■ Directions: Would you write out, word for word, each line of the records below from the top through the one holding "genus: Loxodonta"?
+ + + + + + +
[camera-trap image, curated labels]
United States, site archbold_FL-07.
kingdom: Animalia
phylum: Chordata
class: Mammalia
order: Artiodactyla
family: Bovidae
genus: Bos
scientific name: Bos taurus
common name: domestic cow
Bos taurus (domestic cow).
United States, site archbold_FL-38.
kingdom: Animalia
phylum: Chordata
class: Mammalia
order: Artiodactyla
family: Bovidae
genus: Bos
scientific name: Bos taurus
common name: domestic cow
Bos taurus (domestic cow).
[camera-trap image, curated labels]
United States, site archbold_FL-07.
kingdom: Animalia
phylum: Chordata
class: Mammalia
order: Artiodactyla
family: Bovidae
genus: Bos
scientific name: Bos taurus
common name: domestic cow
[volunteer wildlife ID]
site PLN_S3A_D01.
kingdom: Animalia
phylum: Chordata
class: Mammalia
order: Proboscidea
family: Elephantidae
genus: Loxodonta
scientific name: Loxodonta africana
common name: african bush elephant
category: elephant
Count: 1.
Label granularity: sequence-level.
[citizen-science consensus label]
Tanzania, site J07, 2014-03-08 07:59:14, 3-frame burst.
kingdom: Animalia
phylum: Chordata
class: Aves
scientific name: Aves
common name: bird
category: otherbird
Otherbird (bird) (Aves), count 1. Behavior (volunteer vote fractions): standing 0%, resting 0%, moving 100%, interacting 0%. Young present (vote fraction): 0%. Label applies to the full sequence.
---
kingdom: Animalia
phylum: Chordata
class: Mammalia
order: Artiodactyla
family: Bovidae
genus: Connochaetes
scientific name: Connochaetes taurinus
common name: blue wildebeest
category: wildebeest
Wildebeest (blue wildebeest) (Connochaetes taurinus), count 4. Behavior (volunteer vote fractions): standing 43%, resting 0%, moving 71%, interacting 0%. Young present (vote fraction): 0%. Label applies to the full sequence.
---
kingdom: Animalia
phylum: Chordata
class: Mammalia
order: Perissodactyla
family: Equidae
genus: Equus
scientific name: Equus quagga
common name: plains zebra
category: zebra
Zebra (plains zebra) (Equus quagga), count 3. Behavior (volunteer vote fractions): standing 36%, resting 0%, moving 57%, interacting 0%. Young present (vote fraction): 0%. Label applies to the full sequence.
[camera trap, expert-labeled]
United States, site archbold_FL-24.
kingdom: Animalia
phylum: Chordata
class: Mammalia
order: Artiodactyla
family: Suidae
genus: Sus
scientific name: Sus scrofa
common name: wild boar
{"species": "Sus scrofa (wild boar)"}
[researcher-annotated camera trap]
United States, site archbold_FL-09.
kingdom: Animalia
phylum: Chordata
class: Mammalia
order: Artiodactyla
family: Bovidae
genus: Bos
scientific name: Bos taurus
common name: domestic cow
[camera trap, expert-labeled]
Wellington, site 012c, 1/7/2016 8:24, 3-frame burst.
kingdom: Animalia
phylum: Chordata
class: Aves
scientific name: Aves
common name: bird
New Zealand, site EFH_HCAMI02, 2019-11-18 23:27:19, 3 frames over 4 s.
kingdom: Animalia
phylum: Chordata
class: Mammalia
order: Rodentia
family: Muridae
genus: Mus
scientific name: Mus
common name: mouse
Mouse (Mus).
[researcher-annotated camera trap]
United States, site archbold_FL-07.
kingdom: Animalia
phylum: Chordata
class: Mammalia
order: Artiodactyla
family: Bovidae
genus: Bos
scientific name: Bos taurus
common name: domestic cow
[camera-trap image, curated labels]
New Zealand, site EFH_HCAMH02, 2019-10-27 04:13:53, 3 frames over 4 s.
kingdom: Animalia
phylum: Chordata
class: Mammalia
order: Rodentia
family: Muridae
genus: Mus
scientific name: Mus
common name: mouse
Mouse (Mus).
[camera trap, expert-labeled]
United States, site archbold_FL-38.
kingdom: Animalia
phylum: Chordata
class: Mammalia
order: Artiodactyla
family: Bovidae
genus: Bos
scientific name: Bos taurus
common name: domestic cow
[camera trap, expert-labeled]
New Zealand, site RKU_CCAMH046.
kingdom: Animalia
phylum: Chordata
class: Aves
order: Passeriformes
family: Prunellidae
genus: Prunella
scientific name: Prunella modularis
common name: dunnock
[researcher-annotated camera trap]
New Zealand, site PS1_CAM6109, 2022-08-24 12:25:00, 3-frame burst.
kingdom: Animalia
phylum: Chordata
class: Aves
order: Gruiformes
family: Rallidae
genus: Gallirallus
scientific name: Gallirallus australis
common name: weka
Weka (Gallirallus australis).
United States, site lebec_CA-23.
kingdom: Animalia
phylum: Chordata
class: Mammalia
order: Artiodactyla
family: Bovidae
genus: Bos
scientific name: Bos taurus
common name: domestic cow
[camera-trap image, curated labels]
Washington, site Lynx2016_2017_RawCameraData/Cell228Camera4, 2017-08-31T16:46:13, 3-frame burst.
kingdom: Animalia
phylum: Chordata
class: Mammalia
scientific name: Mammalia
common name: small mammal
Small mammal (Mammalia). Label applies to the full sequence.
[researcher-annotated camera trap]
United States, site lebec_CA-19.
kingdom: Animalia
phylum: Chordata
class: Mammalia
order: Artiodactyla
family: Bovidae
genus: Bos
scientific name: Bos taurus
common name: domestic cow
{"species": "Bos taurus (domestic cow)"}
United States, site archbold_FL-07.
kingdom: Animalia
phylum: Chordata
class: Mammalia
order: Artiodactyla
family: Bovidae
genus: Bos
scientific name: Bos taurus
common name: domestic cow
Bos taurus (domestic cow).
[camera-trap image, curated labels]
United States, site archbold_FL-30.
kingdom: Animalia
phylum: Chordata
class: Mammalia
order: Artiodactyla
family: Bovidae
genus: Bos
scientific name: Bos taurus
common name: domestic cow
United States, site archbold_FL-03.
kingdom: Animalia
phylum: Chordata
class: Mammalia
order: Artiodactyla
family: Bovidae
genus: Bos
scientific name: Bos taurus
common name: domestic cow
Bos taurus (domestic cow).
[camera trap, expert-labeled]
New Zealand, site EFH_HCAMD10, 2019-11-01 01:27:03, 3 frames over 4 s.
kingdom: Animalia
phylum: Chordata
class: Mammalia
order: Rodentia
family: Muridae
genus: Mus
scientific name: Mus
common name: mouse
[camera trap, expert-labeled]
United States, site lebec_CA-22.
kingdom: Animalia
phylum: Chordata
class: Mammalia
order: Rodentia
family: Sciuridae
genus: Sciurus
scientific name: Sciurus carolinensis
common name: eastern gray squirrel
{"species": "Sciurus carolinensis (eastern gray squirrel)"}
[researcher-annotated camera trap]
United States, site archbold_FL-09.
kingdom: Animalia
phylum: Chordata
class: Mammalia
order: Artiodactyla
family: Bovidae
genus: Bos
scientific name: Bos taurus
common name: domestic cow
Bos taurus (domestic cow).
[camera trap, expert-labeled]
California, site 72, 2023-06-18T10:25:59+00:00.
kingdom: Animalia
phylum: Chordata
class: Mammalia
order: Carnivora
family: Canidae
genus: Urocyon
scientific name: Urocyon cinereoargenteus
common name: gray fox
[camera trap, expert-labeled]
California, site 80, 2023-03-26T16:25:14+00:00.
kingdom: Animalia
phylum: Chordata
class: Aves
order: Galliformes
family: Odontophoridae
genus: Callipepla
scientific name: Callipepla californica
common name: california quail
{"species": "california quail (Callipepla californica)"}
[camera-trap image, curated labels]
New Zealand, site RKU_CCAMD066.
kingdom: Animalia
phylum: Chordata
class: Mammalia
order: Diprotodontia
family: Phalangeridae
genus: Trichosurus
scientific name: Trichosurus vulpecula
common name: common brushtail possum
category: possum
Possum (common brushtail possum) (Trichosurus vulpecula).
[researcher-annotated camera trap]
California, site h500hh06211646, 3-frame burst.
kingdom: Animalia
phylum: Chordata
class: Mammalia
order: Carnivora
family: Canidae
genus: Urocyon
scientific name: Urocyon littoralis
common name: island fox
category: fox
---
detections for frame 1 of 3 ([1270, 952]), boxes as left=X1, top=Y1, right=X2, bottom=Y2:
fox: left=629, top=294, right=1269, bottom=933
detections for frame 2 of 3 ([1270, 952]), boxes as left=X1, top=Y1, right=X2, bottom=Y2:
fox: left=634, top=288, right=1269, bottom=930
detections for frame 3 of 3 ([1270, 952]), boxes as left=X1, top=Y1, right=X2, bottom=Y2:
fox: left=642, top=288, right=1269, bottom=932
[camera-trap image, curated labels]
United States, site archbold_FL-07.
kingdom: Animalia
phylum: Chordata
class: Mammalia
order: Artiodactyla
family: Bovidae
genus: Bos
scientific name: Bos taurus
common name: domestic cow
+ + + + + + +
■ Solution to the exercise:
[camera-trap image, curated labels]
United States, site archbold_FL-07.
kingdom: Animalia
phylum: Chordata
class: Mammalia
order: Artiodactyla
family: Bovidae
genus: Bos
scientific name: Bos taurus
common name: domestic cow
Bos taurus (domestic cow).
United States, site archbold_FL-38.
kingdom: Animalia
phylum: Chordata
class: Mammalia
order: Artiodactyla
family: Bovidae
genus: Bos
scientific name: Bos taurus
common name: domestic cow
Bos taurus (domestic cow).
[camera-trap image, curated labels]
United States, site archbold_FL-07.
kingdom: Animalia
phylum: Chordata
class: Mammalia
order: Artiodactyla
family: Bovidae
genus: Bos
scientific name: Bos taurus
common name: domestic cow
[volunteer wildlife ID]
site PLN_S3A_D01.
kingdom: Animalia
phylum: Chordata
class: Mammalia
order: Proboscidea
family: Elephantidae
genus: Loxodonta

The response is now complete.